In the records below, quote word for word every line from the one containing "What can you" through the one containing "A: point (294, 189)", including both of those lines.

-- Material for this task --
━━━━━━━━━━
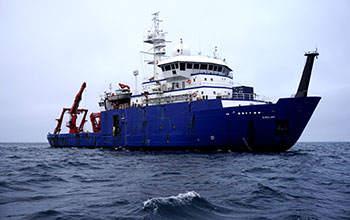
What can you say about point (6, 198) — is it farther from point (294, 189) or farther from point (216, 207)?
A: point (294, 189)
━━━━━━━━━━
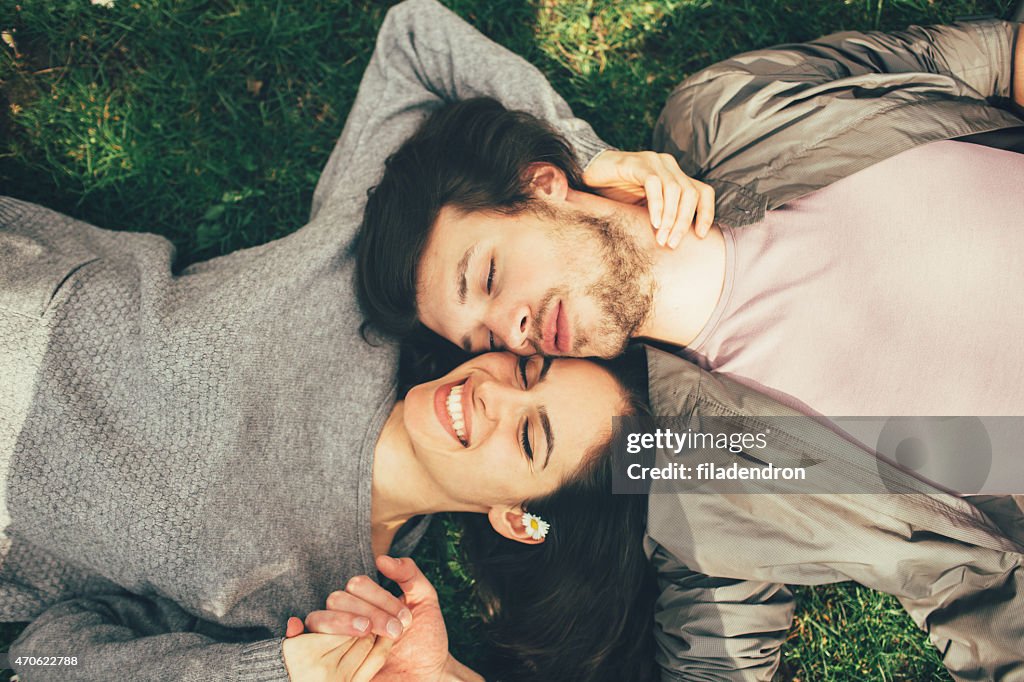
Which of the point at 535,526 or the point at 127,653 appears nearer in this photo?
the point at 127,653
━━━━━━━━━━
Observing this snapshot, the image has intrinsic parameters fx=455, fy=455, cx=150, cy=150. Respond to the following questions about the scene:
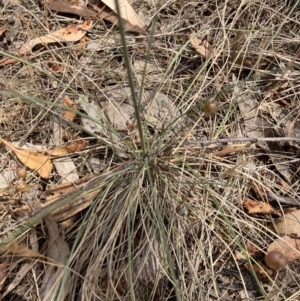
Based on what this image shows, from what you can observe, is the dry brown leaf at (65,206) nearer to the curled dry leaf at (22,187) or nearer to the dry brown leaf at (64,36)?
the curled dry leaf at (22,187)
━━━━━━━━━━
-- Exercise result --
What can you say about point (6, 198) — is it farther from point (294, 189) or farther from point (216, 207)?
A: point (294, 189)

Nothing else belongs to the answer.